Aim 1:
Answer these questions about the photographic truth passage:
(a) In which software does the writer plan to remove or obscure sensitive information?
(b) What is the title of Tom Gunning's paper?
(c) According to Jean Baudrillard, what does repeated reproduction of an object eventually lead to?
Aim 2:
Pick out every line of the records that contains the word "picture".

Quoted passage:
I need to decide how I want the finished photographs to look. As it is a documentary style I don’t plan to do a lot of post production work to my images. However I will need to remove or obscure any sensitive or business information that I have photographed on the walls or computer screens. I plan to do this in Lightroom and or Photoshop.

I currently plan to leave all my images in colour rather than black and white because I will be taking photos of Christmas lights as well as within the station I think they will look better in colour.


On this occasion I plan to include the photographs in a self published book. I haven’t decided whether I will use captions or not yet or whether I will use some headings in the book to give it some structure.

Photographic Truth Claim

Considering my Truth Assignment and trying to find the truth in an object I have looked at some other photographers to find their opinion.

It appears that as photography has gone digital and it has become so much easier to manipulate images critique of what the truth is has caused many critics to question the truthfulness and honesty of digital photographs.

In his paper What’s the Point of an Index? or, Faking Photographs Tom Gunning claims that traditional methods of photography are more truthful. That they are more honest and a closer reflection of reality than modern methods. He appears to believe that light affecting chemicals on paper is somehow less open to manipulation than digital data about about light.

Gunning also talks about a photograph’s indexicality and how closely a photograph resembles the person or object that it represents.

Susan Sontag suggests that the possibility of a truthful photograph is what drives us to try to convert our experiences into images, to immortalise and ‘make real what one is experiencing’. She says this is particularly relevant when it comes to world travel.

Sontag also talks about bureaucratic cataloguing and how we perceive certain photographs to hold more truthful information than others, for example passport photographs and driving licences which allow authorities to monitor and record our movements and activities.

However, Sontag also highlights an issue with repeatedly capturing and viewing ‘reality’ in images which can make the image appear to be less real. Particularly with regard to images of war and atrocity, she says it makes the “horrible seem ordinary – making it appear familiar, remote… inevitable”

Thinking along the same lines is Jean Baudrillard who claims that the more time we reproduced or duplicate an object the less real the object becomes, creating a kind of indifference to the object and eventual ‘extinction of the original’.

Excerpts from a spatial dataset:
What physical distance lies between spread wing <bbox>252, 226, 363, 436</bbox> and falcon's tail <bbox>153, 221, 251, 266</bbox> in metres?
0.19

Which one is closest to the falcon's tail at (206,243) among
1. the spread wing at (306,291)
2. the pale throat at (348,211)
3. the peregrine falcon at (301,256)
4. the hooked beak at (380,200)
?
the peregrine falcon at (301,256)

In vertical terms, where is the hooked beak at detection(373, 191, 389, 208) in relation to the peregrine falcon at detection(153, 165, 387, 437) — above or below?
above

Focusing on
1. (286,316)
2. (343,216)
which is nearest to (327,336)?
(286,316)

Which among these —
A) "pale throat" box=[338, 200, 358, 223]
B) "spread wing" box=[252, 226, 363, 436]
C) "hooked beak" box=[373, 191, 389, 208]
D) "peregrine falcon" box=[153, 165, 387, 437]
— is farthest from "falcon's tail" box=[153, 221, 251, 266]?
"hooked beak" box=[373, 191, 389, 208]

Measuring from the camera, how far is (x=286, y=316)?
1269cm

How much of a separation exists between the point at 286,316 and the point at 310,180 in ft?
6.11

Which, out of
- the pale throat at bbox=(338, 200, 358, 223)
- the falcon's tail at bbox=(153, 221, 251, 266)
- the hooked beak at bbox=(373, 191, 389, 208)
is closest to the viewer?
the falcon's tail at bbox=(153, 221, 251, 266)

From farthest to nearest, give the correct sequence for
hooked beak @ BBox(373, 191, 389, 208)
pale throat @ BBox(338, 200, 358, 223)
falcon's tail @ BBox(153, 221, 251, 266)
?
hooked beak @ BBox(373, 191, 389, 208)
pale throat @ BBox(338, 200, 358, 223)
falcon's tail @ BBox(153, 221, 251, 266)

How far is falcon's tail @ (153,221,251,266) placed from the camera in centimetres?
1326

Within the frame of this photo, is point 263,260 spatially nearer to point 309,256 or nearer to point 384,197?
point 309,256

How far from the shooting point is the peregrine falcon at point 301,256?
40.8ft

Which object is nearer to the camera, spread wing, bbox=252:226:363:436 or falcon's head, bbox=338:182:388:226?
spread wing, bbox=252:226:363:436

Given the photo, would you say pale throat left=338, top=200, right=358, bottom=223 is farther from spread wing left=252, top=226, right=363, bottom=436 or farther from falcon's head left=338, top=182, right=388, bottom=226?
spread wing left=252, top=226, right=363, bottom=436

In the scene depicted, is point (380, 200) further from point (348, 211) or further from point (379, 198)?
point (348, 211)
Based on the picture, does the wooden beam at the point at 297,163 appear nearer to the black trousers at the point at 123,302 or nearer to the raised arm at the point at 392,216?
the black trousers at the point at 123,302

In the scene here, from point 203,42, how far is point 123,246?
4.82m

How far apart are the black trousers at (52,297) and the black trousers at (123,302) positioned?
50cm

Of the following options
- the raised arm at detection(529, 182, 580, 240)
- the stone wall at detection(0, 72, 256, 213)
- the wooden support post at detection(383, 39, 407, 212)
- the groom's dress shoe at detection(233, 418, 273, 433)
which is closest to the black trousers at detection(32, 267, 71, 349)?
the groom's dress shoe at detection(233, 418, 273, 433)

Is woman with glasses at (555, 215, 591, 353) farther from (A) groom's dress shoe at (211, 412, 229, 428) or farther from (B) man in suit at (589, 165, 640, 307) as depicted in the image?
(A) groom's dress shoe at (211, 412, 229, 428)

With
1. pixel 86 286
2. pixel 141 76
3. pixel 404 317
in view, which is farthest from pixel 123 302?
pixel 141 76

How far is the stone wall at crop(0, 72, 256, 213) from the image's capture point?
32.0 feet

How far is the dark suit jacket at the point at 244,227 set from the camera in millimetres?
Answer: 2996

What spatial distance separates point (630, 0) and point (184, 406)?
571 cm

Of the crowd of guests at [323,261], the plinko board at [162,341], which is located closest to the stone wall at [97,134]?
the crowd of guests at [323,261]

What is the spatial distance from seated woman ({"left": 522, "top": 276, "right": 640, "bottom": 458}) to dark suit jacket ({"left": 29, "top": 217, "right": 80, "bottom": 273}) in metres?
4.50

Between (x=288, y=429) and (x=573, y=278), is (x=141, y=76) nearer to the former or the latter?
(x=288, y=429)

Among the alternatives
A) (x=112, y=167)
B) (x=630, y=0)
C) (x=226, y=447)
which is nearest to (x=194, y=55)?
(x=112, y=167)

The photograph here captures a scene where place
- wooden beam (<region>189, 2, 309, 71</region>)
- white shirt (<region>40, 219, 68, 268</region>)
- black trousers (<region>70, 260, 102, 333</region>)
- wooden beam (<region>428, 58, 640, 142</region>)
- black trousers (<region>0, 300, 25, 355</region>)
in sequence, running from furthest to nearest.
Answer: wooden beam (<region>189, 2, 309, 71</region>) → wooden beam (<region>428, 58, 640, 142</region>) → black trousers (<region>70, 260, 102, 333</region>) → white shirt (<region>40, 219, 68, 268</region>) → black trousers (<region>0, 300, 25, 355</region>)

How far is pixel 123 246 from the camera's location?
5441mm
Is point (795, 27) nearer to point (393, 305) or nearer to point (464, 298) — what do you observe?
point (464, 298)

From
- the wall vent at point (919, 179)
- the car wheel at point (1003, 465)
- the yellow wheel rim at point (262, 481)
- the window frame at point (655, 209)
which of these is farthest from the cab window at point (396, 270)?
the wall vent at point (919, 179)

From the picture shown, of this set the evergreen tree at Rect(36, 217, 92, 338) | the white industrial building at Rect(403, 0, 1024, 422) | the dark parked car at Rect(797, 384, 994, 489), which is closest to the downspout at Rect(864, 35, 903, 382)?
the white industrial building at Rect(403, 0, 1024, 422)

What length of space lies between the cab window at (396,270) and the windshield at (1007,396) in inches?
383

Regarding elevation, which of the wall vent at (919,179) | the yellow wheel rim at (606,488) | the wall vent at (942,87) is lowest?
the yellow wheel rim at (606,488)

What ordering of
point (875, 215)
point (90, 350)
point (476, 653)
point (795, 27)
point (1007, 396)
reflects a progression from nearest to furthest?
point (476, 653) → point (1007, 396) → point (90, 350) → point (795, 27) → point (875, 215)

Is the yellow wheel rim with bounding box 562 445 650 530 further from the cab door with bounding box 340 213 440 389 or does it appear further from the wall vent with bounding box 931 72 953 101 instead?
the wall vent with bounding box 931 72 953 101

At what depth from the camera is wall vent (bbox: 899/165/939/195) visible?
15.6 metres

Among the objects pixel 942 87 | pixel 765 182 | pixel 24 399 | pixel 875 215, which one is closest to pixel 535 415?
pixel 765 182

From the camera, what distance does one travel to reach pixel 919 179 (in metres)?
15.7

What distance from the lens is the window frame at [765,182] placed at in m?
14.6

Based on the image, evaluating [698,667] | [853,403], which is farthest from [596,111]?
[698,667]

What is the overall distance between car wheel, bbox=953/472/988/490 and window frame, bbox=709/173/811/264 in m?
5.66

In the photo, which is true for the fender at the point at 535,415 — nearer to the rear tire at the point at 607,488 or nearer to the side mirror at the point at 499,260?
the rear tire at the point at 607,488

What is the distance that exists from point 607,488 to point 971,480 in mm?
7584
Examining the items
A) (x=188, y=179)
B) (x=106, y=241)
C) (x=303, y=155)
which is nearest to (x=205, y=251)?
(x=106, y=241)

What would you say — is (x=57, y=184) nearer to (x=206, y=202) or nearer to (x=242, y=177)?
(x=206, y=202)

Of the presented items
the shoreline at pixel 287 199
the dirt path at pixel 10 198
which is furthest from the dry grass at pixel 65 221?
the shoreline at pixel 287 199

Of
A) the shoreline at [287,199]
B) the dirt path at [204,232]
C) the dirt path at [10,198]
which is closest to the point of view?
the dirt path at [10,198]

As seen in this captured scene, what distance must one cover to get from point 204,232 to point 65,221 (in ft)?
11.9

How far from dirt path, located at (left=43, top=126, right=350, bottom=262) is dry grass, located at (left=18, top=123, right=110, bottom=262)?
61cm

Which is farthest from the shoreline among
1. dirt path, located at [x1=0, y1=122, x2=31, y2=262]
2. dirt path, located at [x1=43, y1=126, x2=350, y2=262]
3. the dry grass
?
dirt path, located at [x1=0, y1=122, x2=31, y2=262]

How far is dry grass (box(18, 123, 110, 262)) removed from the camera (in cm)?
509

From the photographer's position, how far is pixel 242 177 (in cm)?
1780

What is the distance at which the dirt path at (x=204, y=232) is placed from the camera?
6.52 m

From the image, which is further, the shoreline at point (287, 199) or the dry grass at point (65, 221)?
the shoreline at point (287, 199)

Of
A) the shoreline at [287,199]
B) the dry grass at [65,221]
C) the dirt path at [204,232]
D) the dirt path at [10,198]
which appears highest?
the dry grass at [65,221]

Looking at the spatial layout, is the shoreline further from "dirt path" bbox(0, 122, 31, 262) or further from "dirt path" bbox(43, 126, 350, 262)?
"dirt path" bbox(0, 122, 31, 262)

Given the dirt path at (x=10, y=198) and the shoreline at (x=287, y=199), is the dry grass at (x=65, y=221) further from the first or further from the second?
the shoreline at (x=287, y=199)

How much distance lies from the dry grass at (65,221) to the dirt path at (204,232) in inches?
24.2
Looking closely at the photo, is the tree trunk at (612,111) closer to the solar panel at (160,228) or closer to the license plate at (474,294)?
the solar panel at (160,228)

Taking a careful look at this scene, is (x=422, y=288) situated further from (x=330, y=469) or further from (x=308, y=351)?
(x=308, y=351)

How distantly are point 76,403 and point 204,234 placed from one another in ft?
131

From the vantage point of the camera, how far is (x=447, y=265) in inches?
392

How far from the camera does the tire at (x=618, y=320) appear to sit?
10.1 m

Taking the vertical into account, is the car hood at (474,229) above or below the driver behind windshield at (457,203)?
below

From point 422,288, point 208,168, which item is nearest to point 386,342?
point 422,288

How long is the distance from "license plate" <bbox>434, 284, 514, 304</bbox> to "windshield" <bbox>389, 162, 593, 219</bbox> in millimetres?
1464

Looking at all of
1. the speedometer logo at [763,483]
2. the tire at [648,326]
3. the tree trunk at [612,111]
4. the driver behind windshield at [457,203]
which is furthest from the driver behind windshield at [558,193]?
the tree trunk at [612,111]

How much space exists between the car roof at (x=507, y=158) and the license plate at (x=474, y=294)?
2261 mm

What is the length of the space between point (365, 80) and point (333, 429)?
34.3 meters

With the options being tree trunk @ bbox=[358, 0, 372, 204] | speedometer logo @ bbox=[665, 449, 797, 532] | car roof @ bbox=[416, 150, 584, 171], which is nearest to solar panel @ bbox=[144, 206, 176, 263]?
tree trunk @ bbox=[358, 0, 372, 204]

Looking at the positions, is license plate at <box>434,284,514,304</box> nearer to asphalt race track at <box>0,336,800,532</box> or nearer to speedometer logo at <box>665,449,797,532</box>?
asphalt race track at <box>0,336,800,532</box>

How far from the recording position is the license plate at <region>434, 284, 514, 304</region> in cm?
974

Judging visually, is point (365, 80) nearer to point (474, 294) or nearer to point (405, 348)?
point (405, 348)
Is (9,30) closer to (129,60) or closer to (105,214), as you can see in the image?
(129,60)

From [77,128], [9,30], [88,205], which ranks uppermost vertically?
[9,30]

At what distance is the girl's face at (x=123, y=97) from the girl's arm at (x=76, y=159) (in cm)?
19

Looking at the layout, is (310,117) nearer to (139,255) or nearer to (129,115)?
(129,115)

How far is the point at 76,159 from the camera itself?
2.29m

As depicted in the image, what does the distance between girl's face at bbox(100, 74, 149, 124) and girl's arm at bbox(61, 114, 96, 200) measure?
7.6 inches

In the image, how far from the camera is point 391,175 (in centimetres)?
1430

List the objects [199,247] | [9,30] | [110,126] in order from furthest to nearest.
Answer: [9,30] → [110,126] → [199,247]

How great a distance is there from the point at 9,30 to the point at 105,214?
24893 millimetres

Exercise output 1:
(a) Lightroom and/or Photoshop
(b) What's the Point of an Index? or, Faking Photographs
(c) The 'extinction of the original'

Exercise output 2:
Based on the picture, does the wooden beam at the point at 297,163 appear nearer to the black trousers at the point at 123,302 or nearer to the raised arm at the point at 392,216?
From the picture shown, of this set the evergreen tree at Rect(36, 217, 92, 338) | the white industrial building at Rect(403, 0, 1024, 422) | the dark parked car at Rect(797, 384, 994, 489), which is closest to the downspout at Rect(864, 35, 903, 382)?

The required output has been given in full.